We sat down around our mother, held her hands, her arms, her head and watched each slowing breath, and with each one the energy in the room became more peaceful until at last the breaths were short, sweet, and then no more. Like a light switch turned off, a flower easily plucked from the ground, a record player slowing down, Mommy drew her final breath, exhaled softly, and it was finished.
2:30pm
Cindy’s dog Kaja loved Mommy. Mommy always said that inside Kaja was a human peeking out. When the funeral director arrived in his van to pick up Mommy’s body, Kaja came bounding down from Cindy’s house, sniffing around the van. I looked out the window with Cindy and saw the dog walk up the steps to the house. We all heard her whimper. I opened the door and Kaja walked inside with a face I had never seen. She’s always a happy dog, but this was a sad face – she knew Mommy had died. So help me, her whole demeanor, not just her face, was one of loss and sadness. In turn, she came to each one of us and rubbed up against us, even to Sandy, whom she never went to in all these many years.
She gave each of us her condolences and as the body bag on the gurney came rolling through she followed it. Cindy’s husband, Jim, opened up the bag so Kaja could see Mommy’s face one last time. The dog’s tail wagged wildly back and forth, her voice whimpering once again.
As they rolled my mom outside and into the van, Kaja followed. When the van turned around and drove down the driveway she followed until the end of it, escorting my mom’s body from the place she called home.
Monday, March 10, 2008
11:30am
I’m on the train pulling into Philadelphia right now. My mom didn’t write much, but I bought her a journal in 1997, and from that time until the end of 1999 she filled it with her thoughts, memories, hopes for herself and her family. I just finished reading it. She wrote about me a lot and her prayers and concerns for my success in everything I did and tried to do in my life. She was always thinking of her children and others around her.

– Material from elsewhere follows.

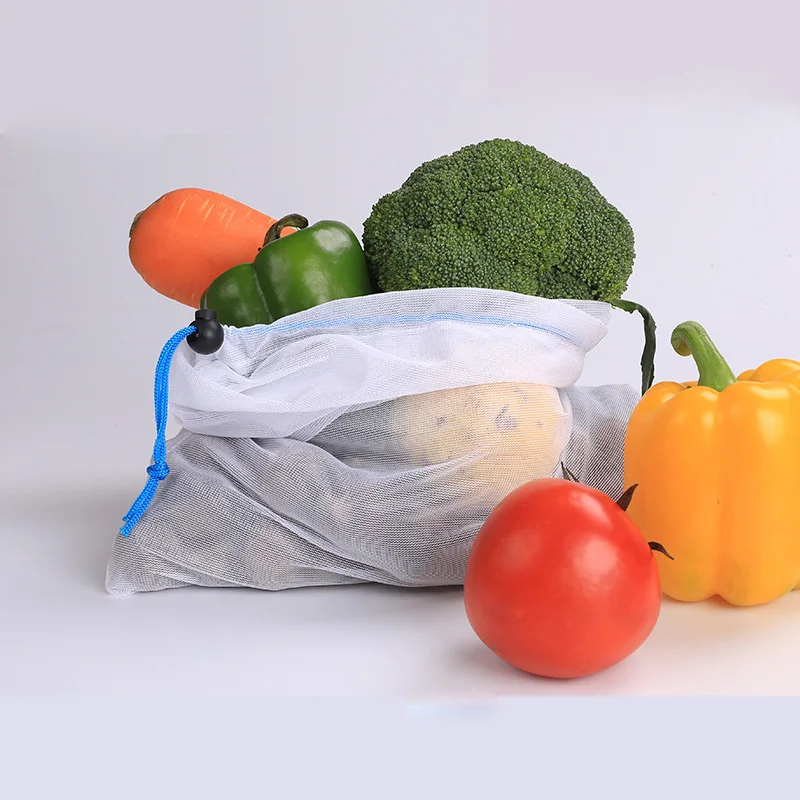Многоразовые сетчатые продуктовые сумки моющиеся мешки для супермаркета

Towards the end of the journal she writes that her whole body aches and that she is going for various tests, including a bonescan. By the end of the journal she writes: “Cancer has come back from having breast cancer.” She never writes how she felt about being diagnosed with cancer again. It’s something I didn’t have to read. I talked with her about it many times and she always said that she wished she didn’t have it, but she did, and it was in God’s hands. She never complained and was always “doing fine”, even though she was often in much pain.
Mommy writes on the last page of her journal, after finding out about the fateful return of the cancer: “I am so thankful for a loving family and prayers. I will end this book with much happiness and gratefulness. Praise God from whom all blessings flow.”

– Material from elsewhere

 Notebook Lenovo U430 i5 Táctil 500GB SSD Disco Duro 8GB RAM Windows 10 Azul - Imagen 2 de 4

I have to process the horror of the disease, the things I saw, my sadness at not being able to call my mom up anymore to just say hi. She’s gone. The house is empty. My dad is taking it all with much difficulty. Who can blame him? Fifty-five years in a faithful marriage with one woman, one best friend, one sweetheart that filled the house with love and light, laughter and tears, pain and suffering, love, love, love. I could write a book about the memories of the times with my mother. They could fill volumes, but I’ll save those for myself because they mean too much to me to share them with anyone else. They’re mine.

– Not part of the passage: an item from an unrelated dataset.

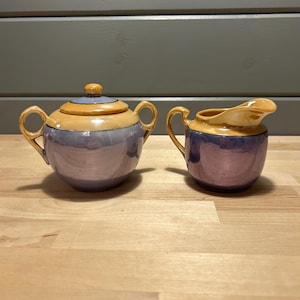 Vintage Japan Lusterware Creamer & Sugar Bowl Set | Iridescent Finish | Elegant Porcelain Tea Service | 1940s–50s Collectible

I also have a photocopy of her prayer list. It’s filled with close to 150 names of people she prayed for every day. When I say she prayed for these 150 every day, I mean it. Freiman is on the list, as are my “NYC Friends” as Mommy notated them. The list is filled with people of all races, religions, and backgrounds. I just turned the paper over and read the list of names on the back, and when I got to the end, do you know what I found? This one name, the person she prayed for after everyone else, was written in parentheses at the bottom right-hand corner of the page: (Me). She prayed for herself last. That says everything about Mommy's life here on earth.